I have been to many talks where the speaker says something like “its not hard to see that log concavity (with no internal zeroes) implies unimodality,” but I have never seen the proof of this statement written down. So here it is, inspired by a recent talk by Petter Brändén.

Definitions

A sequence finite sequence \(a_1, a_2, \ldots, a_n\) is said to be “unimodal” if \[ a_1 \leq a_2 \leq \cdots a_m \geq a_{m+1} \geq \cdots \geq a_n.\]

A finite sequence is said to be “log(arithmically) concave” if \[ a_k^2 \geq a_{k-1}a_{k+1} \] for all \(k\).

Proof

Suppose \(\{a_i\}_{i=1}^n\) is a sequence of positive numbers with no internal zeroes which is log concave. Now suppose for the sake of contradiction that \(\{a_i\}\) is not unimodal.
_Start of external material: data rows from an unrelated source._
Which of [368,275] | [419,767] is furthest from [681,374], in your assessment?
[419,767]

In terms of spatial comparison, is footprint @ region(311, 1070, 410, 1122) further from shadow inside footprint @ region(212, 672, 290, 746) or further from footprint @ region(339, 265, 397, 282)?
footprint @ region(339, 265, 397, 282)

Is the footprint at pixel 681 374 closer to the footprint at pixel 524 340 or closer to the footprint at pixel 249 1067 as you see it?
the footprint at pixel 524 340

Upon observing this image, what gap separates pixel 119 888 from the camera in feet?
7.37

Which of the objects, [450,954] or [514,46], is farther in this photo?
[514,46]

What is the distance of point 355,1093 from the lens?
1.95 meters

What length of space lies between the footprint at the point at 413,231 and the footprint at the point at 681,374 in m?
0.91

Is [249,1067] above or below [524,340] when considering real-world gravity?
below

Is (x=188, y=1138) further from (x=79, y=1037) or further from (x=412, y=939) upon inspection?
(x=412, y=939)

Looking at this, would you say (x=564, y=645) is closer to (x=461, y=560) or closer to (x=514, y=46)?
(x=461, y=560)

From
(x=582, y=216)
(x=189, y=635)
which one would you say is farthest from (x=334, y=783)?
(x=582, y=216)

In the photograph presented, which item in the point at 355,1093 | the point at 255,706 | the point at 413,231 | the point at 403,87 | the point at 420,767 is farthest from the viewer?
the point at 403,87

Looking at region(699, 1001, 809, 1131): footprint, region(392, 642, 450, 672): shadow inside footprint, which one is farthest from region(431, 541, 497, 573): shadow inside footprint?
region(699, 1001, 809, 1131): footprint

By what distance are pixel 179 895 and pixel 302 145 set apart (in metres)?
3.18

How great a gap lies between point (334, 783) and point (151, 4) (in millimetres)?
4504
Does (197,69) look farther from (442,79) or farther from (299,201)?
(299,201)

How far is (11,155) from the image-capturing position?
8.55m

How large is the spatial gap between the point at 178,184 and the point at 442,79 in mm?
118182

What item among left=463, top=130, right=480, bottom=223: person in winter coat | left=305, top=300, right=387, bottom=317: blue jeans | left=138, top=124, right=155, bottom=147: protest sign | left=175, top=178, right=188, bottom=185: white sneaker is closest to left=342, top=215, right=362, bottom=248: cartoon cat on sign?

Then there exists an index \(k\) such that \(a_{k-1} \geq a_k \leq a_{k+1}\). In particular this means that both \(a_k \leq a_{k+1}\) and \(a_k \leq a_{k-1}\). Then since \(a_k > 0\) (note we are using both positivity and the fact there are no internal zeros to establish this) we have \[ a_k^2 \leq a_{k+1}a_k \leq a_{k+1}a_{k-1}. \] This contradicts the assumption that \(\{a_i\}\) was log concave. QED.

I hope that you would agree it is not too bad of a proof, but in case you (like me) have always been too embarassed to ask to see it, here it is.

Edit (19JAN23): Thanks to Anastasia Nathanson for catching a typo! Its now fixed.